Recuerda que el plazo de la convocatoria a los talleres de escritura vence mañana, pero es de noche y está cansado. Decide escribir el texto el siguiente día.
Cuando se acuesta a dormir piensa sobre qué tipo de texto va a presentar, pero no tiene ni idea. Cierra los ojos y mastica algunos temas que al final considera flojos y el sueño lo termina de atrapar.
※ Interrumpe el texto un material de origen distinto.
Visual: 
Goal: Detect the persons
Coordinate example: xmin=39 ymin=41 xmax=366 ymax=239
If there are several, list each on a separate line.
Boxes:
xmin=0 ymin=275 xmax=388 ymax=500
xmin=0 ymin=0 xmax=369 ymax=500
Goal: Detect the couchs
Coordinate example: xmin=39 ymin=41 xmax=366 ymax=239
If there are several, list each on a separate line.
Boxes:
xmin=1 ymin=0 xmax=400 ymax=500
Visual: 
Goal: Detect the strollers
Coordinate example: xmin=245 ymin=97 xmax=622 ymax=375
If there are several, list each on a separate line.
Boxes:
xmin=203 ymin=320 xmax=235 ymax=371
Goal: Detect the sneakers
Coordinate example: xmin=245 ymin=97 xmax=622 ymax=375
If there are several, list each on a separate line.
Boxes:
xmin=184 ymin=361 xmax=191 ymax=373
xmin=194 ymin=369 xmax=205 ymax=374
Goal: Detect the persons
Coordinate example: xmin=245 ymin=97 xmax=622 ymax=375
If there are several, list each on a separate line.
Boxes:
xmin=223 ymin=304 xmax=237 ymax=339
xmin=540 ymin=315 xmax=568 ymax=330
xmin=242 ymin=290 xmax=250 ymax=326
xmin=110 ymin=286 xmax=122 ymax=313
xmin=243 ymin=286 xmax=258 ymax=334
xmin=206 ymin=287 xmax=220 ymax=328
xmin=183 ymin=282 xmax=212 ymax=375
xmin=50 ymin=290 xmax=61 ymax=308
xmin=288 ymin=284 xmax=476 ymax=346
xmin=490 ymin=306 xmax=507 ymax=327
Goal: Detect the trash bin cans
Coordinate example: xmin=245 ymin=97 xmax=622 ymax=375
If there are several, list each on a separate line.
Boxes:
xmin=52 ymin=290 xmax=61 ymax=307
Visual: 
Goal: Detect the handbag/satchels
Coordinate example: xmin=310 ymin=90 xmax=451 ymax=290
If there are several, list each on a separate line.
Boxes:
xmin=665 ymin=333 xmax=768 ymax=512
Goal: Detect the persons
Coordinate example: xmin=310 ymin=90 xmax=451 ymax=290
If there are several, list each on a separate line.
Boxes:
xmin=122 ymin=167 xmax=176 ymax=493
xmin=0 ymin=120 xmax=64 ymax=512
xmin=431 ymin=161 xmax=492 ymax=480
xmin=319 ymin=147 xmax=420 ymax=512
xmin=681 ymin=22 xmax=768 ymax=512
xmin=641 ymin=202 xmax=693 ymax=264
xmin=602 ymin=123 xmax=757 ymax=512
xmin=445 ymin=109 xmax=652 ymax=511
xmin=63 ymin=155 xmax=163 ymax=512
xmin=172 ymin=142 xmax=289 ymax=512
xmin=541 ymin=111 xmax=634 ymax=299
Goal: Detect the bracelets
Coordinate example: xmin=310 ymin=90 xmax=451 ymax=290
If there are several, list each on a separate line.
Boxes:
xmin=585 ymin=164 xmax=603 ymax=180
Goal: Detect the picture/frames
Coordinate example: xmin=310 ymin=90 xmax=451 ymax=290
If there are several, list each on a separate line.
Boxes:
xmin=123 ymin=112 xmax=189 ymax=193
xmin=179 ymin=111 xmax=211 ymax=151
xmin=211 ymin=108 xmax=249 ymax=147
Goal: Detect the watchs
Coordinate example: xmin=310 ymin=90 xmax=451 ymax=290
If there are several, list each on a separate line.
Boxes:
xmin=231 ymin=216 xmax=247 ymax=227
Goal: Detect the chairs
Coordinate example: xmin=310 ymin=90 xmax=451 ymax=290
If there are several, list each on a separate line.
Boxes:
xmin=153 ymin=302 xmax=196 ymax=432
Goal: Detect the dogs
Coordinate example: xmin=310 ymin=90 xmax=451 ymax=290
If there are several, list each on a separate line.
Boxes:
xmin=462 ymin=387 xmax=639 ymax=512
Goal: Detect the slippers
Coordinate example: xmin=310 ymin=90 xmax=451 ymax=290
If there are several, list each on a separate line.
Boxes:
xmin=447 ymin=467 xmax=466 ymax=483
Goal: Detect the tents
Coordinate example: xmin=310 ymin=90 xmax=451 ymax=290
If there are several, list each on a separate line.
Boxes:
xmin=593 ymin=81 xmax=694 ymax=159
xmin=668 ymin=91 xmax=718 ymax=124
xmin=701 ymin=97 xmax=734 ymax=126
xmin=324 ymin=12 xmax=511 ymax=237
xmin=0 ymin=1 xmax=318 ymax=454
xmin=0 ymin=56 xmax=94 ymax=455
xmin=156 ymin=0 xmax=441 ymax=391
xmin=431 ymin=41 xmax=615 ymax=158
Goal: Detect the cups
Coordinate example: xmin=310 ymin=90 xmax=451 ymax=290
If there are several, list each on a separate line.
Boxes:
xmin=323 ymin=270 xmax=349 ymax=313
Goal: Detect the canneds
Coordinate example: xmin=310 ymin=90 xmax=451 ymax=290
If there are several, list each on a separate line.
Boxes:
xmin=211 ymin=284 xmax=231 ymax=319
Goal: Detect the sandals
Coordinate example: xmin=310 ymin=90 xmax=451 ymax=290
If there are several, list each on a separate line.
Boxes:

Por la mañana, un cielo azul despejado augura un buen día “¿por qué no, un buen escrito?” piensa. Cuando enciende el computador, y luego de abrir el procesador de palabras, una leve angustia lo invade; nada llega a su mente, ninguna idea, ningún recuerdo del que pueda rasguñar algunas palabras.
Para empeorarlo todo, lo que si recuerda es que en el formulario de inscripción leyó que el texto a enviar debía reflejar su “mérito literario”. “¿Qué carajos es eso?, ¿Quién lo otorga? ¿Los lectores, escritores de renombre, la academia sueca encargada de dictaminar año a año quién es el nobel de literatura?” se pregunta ahora. Es la primera vez que escucha al término, y cree que ya tiene suficiente con dar con algún tema sobre el cual escribir.
Un taladro que suena en una obra aledaña y ahuyenta sus pensamientos. Después, un perro gime. No sabe si ese último sonido está anclado al caos urbano de su ciudad o es producto de su imaginación, una extraña manera en que su cerebro deja en evidencia su corto circuito creativo, o bien, ausencia de mérito literario.